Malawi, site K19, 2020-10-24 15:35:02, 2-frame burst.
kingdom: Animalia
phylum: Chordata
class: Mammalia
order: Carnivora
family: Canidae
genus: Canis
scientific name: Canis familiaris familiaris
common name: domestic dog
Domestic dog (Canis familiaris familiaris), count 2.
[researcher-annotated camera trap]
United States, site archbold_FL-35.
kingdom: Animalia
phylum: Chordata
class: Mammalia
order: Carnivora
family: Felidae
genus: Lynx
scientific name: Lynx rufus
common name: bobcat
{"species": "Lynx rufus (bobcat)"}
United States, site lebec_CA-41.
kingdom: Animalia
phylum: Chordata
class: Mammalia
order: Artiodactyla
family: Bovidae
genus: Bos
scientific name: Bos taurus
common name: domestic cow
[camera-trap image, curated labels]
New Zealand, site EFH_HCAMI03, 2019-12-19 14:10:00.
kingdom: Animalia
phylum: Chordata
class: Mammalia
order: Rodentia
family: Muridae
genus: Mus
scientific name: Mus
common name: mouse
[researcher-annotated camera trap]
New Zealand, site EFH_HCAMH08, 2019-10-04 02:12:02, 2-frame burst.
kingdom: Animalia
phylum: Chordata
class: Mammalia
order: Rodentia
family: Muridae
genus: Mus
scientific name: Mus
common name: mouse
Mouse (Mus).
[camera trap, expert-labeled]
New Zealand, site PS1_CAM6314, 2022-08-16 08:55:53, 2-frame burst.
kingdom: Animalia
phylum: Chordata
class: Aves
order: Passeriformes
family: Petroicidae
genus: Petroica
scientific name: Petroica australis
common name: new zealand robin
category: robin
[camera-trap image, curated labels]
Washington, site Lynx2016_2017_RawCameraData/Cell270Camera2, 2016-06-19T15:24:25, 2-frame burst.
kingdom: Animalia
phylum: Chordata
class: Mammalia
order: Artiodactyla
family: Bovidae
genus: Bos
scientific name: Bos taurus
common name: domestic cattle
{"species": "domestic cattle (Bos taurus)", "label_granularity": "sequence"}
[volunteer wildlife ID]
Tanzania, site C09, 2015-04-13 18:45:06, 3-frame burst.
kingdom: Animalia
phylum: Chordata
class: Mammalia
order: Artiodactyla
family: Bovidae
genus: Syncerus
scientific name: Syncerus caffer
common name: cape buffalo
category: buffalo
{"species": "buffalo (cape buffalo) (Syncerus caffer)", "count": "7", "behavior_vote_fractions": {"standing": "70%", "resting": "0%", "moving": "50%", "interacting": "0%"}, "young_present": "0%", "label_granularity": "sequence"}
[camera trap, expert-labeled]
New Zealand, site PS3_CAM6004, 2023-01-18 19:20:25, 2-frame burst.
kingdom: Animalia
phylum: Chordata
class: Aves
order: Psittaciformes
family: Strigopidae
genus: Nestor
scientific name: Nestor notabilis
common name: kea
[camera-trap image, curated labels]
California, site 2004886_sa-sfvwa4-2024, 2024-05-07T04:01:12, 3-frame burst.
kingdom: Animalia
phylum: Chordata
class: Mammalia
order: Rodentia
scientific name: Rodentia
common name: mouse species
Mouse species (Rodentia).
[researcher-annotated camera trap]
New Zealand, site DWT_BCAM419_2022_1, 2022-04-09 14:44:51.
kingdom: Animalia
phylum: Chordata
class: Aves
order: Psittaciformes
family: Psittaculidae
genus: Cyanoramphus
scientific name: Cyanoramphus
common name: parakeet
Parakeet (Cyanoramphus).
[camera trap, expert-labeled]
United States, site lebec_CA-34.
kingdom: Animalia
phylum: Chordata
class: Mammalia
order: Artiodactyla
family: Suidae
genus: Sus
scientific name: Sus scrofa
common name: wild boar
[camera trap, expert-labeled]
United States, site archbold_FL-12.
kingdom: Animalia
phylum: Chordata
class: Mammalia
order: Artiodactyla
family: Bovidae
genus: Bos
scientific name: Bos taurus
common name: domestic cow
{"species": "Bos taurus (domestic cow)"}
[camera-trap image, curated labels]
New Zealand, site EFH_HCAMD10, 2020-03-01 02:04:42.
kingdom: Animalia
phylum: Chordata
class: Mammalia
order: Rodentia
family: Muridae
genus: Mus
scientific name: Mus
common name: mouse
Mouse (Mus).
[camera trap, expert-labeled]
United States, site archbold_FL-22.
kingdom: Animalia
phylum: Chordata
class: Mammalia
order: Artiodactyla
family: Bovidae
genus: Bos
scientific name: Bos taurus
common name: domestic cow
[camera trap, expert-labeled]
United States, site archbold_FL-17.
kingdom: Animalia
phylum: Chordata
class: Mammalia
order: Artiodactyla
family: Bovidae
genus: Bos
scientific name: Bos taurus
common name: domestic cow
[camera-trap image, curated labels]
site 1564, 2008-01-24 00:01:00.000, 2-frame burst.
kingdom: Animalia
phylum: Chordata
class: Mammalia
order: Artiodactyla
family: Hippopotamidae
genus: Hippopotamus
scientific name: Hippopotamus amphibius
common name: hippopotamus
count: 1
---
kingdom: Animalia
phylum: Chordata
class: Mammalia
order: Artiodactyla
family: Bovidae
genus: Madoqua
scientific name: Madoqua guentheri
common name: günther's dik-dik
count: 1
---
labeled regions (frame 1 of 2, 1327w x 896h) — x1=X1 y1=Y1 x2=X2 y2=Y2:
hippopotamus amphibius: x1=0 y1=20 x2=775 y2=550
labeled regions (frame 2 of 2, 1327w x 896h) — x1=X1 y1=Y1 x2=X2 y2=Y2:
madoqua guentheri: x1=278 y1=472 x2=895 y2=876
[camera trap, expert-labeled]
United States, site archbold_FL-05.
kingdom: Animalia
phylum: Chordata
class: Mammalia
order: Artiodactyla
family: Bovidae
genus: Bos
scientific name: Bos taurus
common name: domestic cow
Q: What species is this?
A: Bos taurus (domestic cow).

**********

You are asked to copy all of the entries above exactly.

● Written solution
Malawi, site K19, 2020-10-24 15:35:02, 2-frame burst.
kingdom: Animalia
phylum: Chordata
class: Mammalia
order: Carnivora
family: Canidae
genus: Canis
scientific name: Canis familiaris familiaris
common name: domestic dog
Domestic dog (Canis familiaris familiaris), count 2.
[researcher-annotated camera trap]
United States, site archbold_FL-35.
kingdom: Animalia
phylum: Chordata
class: Mammalia
order: Carnivora
family: Felidae
genus: Lynx
scientific name: Lynx rufus
common name: bobcat
{"species": "Lynx rufus (bobcat)"}
United States, site lebec_CA-41.
kingdom: Animalia
phylum: Chordata
class: Mammalia
order: Artiodactyla
family: Bovidae
genus: Bos
scientific name: Bos taurus
common name: domestic cow
[camera-trap image, curated labels]
New Zealand, site EFH_HCAMI03, 2019-12-19 14:10:00.
kingdom: Animalia
phylum: Chordata
class: Mammalia
order: Rodentia
family: Muridae
genus: Mus
scientific name: Mus
common name: mouse
[researcher-annotated camera trap]
New Zealand, site EFH_HCAMH08, 2019-10-04 02:12:02, 2-frame burst.
kingdom: Animalia
phylum: Chordata
class: Mammalia
order: Rodentia
family: Muridae
genus: Mus
scientific name: Mus
common name: mouse
Mouse (Mus).
[camera trap, expert-labeled]
New Zealand, site PS1_CAM6314, 2022-08-16 08:55:53, 2-frame burst.
kingdom: Animalia
phylum: Chordata
class: Aves
order: Passeriformes
family: Petroicidae
genus: Petroica
scientific name: Petroica australis
common name: new zealand robin
category: robin
[camera-trap image, curated labels]
Washington, site Lynx2016_2017_RawCameraData/Cell270Camera2, 2016-06-19T15:24:25, 2-frame burst.
kingdom: Animalia
phylum: Chordata
class: Mammalia
order: Artiodactyla
family: Bovidae
genus: Bos
scientific name: Bos taurus
common name: domestic cattle
{"species": "domestic cattle (Bos taurus)", "label_granularity": "sequence"}
[volunteer wildlife ID]
Tanzania, site C09, 2015-04-13 18:45:06, 3-frame burst.
kingdom: Animalia
phylum: Chordata
class: Mammalia
order: Artiodactyla
family: Bovidae
genus: Syncerus
scientific name: Syncerus caffer
common name: cape buffalo
category: buffalo
{"species": "buffalo (cape buffalo) (Syncerus caffer)", "count": "7", "behavior_vote_fractions": {"standing": "70%", "resting": "0%", "moving": "50%", "interacting": "0%"}, "young_present": "0%", "label_granularity": "sequence"}
[camera trap, expert-labeled]
New Zealand, site PS3_CAM6004, 2023-01-18 19:20:25, 2-frame burst.
kingdom: Animalia
phylum: Chordata
class: Aves
order: Psittaciformes
family: Strigopidae
genus: Nestor
scientific name: Nestor notabilis
common name: kea
[camera-trap image, curated labels]
California, site 2004886_sa-sfvwa4-2024, 2024-05-07T04:01:12, 3-frame burst.
kingdom: Animalia
phylum: Chordata
class: Mammalia
order: Rodentia
scientific name: Rodentia
common name: mouse species
Mouse species (Rodentia).
[researcher-annotated camera trap]
New Zealand, site DWT_BCAM419_2022_1, 2022-04-09 14:44:51.
kingdom: Animalia
phylum: Chordata
class: Aves
order: Psittaciformes
family: Psittaculidae
genus: Cyanoramphus
scientific name: Cyanoramphus
common name: parakeet
Parakeet (Cyanoramphus).
[camera trap, expert-labeled]
United States, site lebec_CA-34.
kingdom: Animalia
phylum: Chordata
class: Mammalia
order: Artiodactyla
family: Suidae
genus: Sus
scientific name: Sus scrofa
common name: wild boar
[camera trap, expert-labeled]
United States, site archbold_FL-12.
kingdom: Animalia
phylum: Chordata
class: Mammalia
order: Artiodactyla
family: Bovidae
genus: Bos
scientific name: Bos taurus
common name: domestic cow
{"species": "Bos taurus (domestic cow)"}
[camera-trap image, curated labels]
New Zealand, site EFH_HCAMD10, 2020-03-01 02:04:42.
kingdom: Animalia
phylum: Chordata
class: Mammalia
order: Rodentia
family: Muridae
genus: Mus
scientific name: Mus
common name: mouse
Mouse (Mus).
[camera trap, expert-labeled]
United States, site archbold_FL-22.
kingdom: Animalia
phylum: Chordata
class: Mammalia
order: Artiodactyla
family: Bovidae
genus: Bos
scientific name: Bos taurus
common name: domestic cow
[camera trap, expert-labeled]
United States, site archbold_FL-17.
kingdom: Animalia
phylum: Chordata
class: Mammalia
order: Artiodactyla
family: Bovidae
genus: Bos
scientific name: Bos taurus
common name: domestic cow
[camera-trap image, curated labels]
site 1564, 2008-01-24 00:01:00.000, 2-frame burst.
kingdom: Animalia
phylum: Chordata
class: Mammalia
order: Artiodactyla
family: Hippopotamidae
genus: Hippopotamus
scientific name: Hippopotamus amphibius
common name: hippopotamus
count: 1
---
kingdom: Animalia
phylum: Chordata
class: Mammalia
order: Artiodactyla
family: Bovidae
genus: Madoqua
scientific name: Madoqua guentheri
common name: günther's dik-dik
count: 1
---
labeled regions (frame 1 of 2, 1327w x 896h) — x1=X1 y1=Y1 x2=X2 y2=Y2:
hippopotamus amphibius: x1=0 y1=20 x2=775 y2=550
labeled regions (frame 2 of 2, 1327w x 896h) — x1=X1 y1=Y1 x2=X2 y2=Y2:
madoqua guentheri: x1=278 y1=472 x2=895 y2=876
[camera trap, expert-labeled]
United States, site archbold_FL-05.
kingdom: Animalia
phylum: Chordata
class: Mammalia
order: Artiodactyla
family: Bovidae
genus: Bos
scientific name: Bos taurus
common name: domestic cow
Q: What species is this?
A: Bos taurus (domestic cow).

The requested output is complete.